The coronavirus pandemic, rather than demonstrating that ‘we are all in it together’, has shone a glaring light on the grotesque social inequalities that disfigure 21st-century Britain under capitalism.
Not only are some regions more plague-ridden than others (for example compare the north-east with the south-east), but within that there are very localised pockets that are much worse afflicted than neighbouring areas. And what most of these covid hotspots have in common is extreme poverty and deprivation.
A recent piece in the Financial Times picks on just one striking example of this in the east end of London, the borough of Newham and its immediate neighbours. (Inside the ‘Covid Triangle’: a catastrophe years in the making by Anjli Raval, Financial Times, 5 March 2021)
“While coronavirus has inflicted extraordinary suffering across the country, the corner of east London … has been so pummelled that it has become known as the ‘Covid Triangle’. At one point during the peak of the second wave, the three boroughs that made up this triangle – Barking and Dagenham, Redbridge and Newham – were competing for the highest rate of infections in the whole country. In Barking and Dagenham, one in 16 people was reported to be infected.”

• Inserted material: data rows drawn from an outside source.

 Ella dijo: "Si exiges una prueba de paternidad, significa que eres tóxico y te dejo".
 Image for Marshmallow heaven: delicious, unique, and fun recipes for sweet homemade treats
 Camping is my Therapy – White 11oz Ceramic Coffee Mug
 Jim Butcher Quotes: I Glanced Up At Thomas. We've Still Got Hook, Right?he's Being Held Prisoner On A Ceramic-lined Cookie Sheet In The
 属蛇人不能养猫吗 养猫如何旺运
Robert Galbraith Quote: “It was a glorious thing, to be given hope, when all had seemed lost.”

A high proportion of the local workforce are either essential workers compelled to go out to work or those who have to go to work if they want to keep the job and put food on the table. This economic imperative proves to be far more decisive in shaping behaviour than any government pronouncement, ensuring the rapid spread of the disease.

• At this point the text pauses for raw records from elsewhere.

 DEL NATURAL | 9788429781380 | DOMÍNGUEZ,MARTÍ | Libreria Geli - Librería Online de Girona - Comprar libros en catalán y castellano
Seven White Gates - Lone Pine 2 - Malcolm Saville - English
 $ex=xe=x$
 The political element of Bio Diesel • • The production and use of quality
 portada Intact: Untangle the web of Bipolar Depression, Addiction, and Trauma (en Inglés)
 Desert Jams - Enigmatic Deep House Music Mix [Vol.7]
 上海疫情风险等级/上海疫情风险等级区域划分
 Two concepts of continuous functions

Fear of economic insecurity, family break-up and starvation speaks louder than the latest pious injunction on social distancing.
“The situation has long been fragile for those on low-paid zero-hour or shorter-term contracts, for example in hospitality, leisure and retail. Pre-pandemic, up to 36,000 residents in Newham worked below the minimum wage. The worst hit are those in the informal sector, paid cash in hand for shifts,” (often £2 or £3 an hour) and waiting by the phone each day to hear whether there is work or not.

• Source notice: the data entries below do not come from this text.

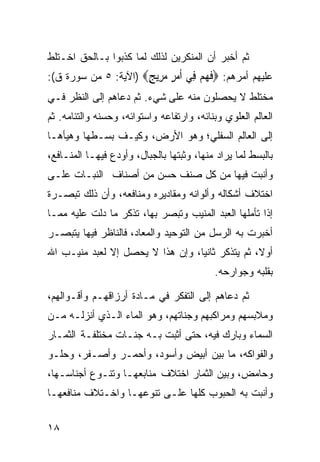 ‫ﺜﻡ ﺃﺨﺒﺭ ﺃﻥ ﺍﻟﻤﻨﻜﺭﻴﻥ ﻟﺫﻟﻙ ﻟﻤﺎ ﻜﺫﺒﻭﺍ ﺒـﺎﻟﺤﻕ ﺍﺨـﺘﻠﻁ‬
‫ﻋﻠﻴﻬﻡ ﺃﻤﺭﻫﻡ: ‪‬ﻓﻬﻢ ِﻲ ﺃﻣﺮ ﻣ ِﻳﺞ‪) ‬ﺍﻵﻴﺔ: ٥ ﻤﻥ ﺴﻭﺭﺓ ﻕ(:‬
                      ‫ﹶ ‪  ‬ﻓ ﹶ ‪ ٍ ‬ﺮ ٍ‬
‫ﻤﺨﺘﻠﻁ ﻻ ﻴﺤﺼﻠﻭﻥ ﻤﻨﻪ ﻋﻠﻰ ﺸﻲﺀ. ﺜﻡ ﺩﻋﺎﻫﻡ ﺇﻟﻰ ﺍﻟﻨﻅﺭ ﻓـﻲ‬
‫ﺍﻟﻌﺎﻟﻡ ﺍﻟﻌﻠﻭﻱ ﻭﺒﻨﺎﺌﻪ، ﻭﺍﺭﺘﻔﺎﻋﻪ ﻭﺍﺴﺘﻭﺍﺌﻪ، ﻭﺤﺴﻨﻪ ﻭﺍﻟﺘﺌﺎﻤﻪ. ﺜﻡ‬
‫ﺇﻟﻰ ﺍﻟﻌﺎﻟﻡ ﺍﻟﺴﻔﻠﻲ؛ ﻭﻫﻭ ﺍﻷﺭﺽ، ﻭﻜﻴـﻑ ﺒﺴـﻁﻬﺎ ﻭﻫﻴﺄﻫـﺎ‬
‫ﺒﺎﻟﺒﺴﻁ ﻟﻤﺎ ﻴﺭﺍﺩ ﻤﻨﻬﺎ، ﻭﺜﺒﺘﻬﺎ ﺒﺎﻟﺠﺒﺎل، ﻭﺃﻭﺩﻉ ﻓﻴﻬـﺎ ﺍﻟﻤﻨـﺎﻓﻊ،‬
‫ﻭﺃﻨﺒﺕ ﻓﻴﻬﺎ ﻤﻥ ﻜل ﺼﻨﻑ ﺤﺴﻥ ﻤﻥ ﺃﺼﻨﺎﻑ ﺍﻟﻨﺒـﺎﺕ ﻋﻠـﻰ‬
‫ﺍﺨﺘﻼﻑ ﺃﺸﻜﺎﻟﻪ ﻭﺃﻟﻭﺍﻨﻪ ﻭﻤﻘﺎﺩﻴﺭﻩ ﻭﻤﻨﺎﻓﻌﻪ، ﻭﺃﻥ ﺫﻟﻙ ﺘﺒﺼـﺭﺓ‬
‫ﺇﺫﺍ ﺘﺄﻤﻠﻬﺎ ﺍﻟﻌﺒﺩ ﺍﻟﻤﻨﻴﺏ ﻭﺘﺒﺼﺭ ﺒﻬﺎ، ﺘﺫﻜﺭ ﻤﺎ ﺩﻟﺕ ﻋﻠﻴﻪ ﻤﻤـﺎ‬
‫ﺃﺨﺒﺭﺕ ﺒﻪ ﺍﻟﺭﺴل ﻤﻥ ﺍﻟﺘﻭﺤﻴﺩ ﻭﺍﻟﻤﻌﺎﺩ، ﻓﺎﻟﻨﺎﻅﺭ ﻓﻴﻬﺎ ﻴﺘﺒﺼـﺭ‬
‫ﺃﻭﻻ، ﺜﻡ ﻴﺘﺫﻜﺭ ﺜﺎﻨﻴﺎ، ﻭﺇﻥ ﻫﺫﺍ ﻻ ﻴﺤﺼل ﺇﻻ ﻟﻌﺒﺩ ﻤﻨﻴـﺏ ﺍﷲ‬
                                           ‫ﺒﻘﻠﺒﻪ ﻭﺠﻭﺍﺭﺤﻪ.‬

‫ﺜﻡ ﺩﻋﺎﻫﻡ ﺇﻟﻰ ﺍﻟﺘﻔﻜﺭ ﻓﻲ ﻤـﺎﺩﺓ ﺃﺭﺯﺍﻗﻬـﻡ ﻭﺃﻗـﻭﺍﻟﻬﻡ،‬
‫ﻭﻤﻼﺒﺴﻬﻡ ﻭﻤﺭﺍﻜﺒﻬﻡ ﻭﺠﻨﺎﺘﻬﻡ، ﻭﻫﻭ ﺍﻟﻤﺎﺀ ﺍﻟـﺫﻱ ﺃﻨﺯﻟـﻪ ﻤـﻥ‬
‫ﺍﻟﺴﻤﺎﺀ ﻭﺒﺎﺭﻙ ﻓﻴﻪ، ﺤﺘﻰ ﺃﺜﺒﺕ ﺒـﻪ ﺠﻨـﺎﺕ ﻤﺨﺘﻠﻔـﺔ ﺍﻟﺜﻤـﺎﺭ‬
‫ﻭﺍﻟﻔﻭﺍﻜﻪ، ﻤﺎ ﺒﻴﻥ ﺃﺒﻴﺽ ﻭﺃﺴﻭﺩ، ﻭﺃﺤﻤـﺭ ﻭﺃﺼـﻔﺭ، ﻭﺤﻠـﻭ‬
‫ﻭﺤﺎﻤﺽ، ﻭﺒﻴﻥ ﺍﻟﺜﻤﺎﺭ ﺍﺨﺘﻼﻑ ﻤﻨﺎﺒﻌﻬـﺎ ﻭﺘﻨـﻭﻉ ﺃﺠﻨﺎﺴـﻬﺎ،‬
‫ﻭﺃﻨﺒﺕ ﺒﻪ ﺍﻟﺤﺒﻭﺏ ﻜﻠﻬﺎ ﻋﻠـﻰ ﺘﻨﻭﻋﻬـﺎ ﻭﺍﺨـﺘﻼﻑ ﻤﻨﺎﻓﻌﻬـﺎ‬


‫٨١‬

Newham’s problems did not begin with covid. “High levels of deprivation and job insecurity, vast income inequality, housing discrimination and medical disparities have long had a severe impact on the tangle of communities and ethnic minority populations that live in these boroughs. But when combined with the necessity to go to work, to take public transport and to share space in densely packed housing, they also provided the perfect breeding ground for a deadly virus.”
The paper reports that Newham “now has one of the most severe affordable housing shortages in Britain. Some 28,000 people are languishing on the borough’s waiting list and more than 5,500 families with children live in temporary accommodation …
“Rogue landlords cram people into unliveable spaces to squeeze cash out of vulnerable individuals trying to save on rent. It is not uncommon for one bedroom in a house to accommodate a family of four or more, with bunk beds set up in living rooms, garages, basements and offshoots of back alleyways, while a dozen or more people will often share a single bathroom.”
Having a cheap reserve pool of labour, housed in slum tower blocks, and ferried in on crowded tube trains to work in more affluent parts of London suits capitalism just fine – or at least, it did so before these appalling conditions of existence had conspired to incubate the covid virus, posing a threat to Newham’s less hard-pressed neighbours as well.
Newham and its neighbours in the ‘covid triangle’ had just been through a punishing decade of austerity when covid struck. The FT article concludes by quoting an expert in local authority funding from Cambridge, Mia Gray, who says: “Newham’s experience with coronavirus has brought into focus what has been hidden in many parts of the UK for years and the dire consequences of inadequate government support.
“Should the prime minister take seriously his ambition to ‘level up’ and revive the fortunes of those areas left behind, recent events should force a rethink of the role of the state. There are often these moments of restructuring that come after such crises, but in the past, we have been able to look away, and my fear is that we will continue to look away.
“What is visible now will become invisible again.”
The lesson taught by Newham is not that we are ‘all in it together’, but that in order to survive, workers as a class will need to remember how to act together for their common interests and against the capitalist ruling class.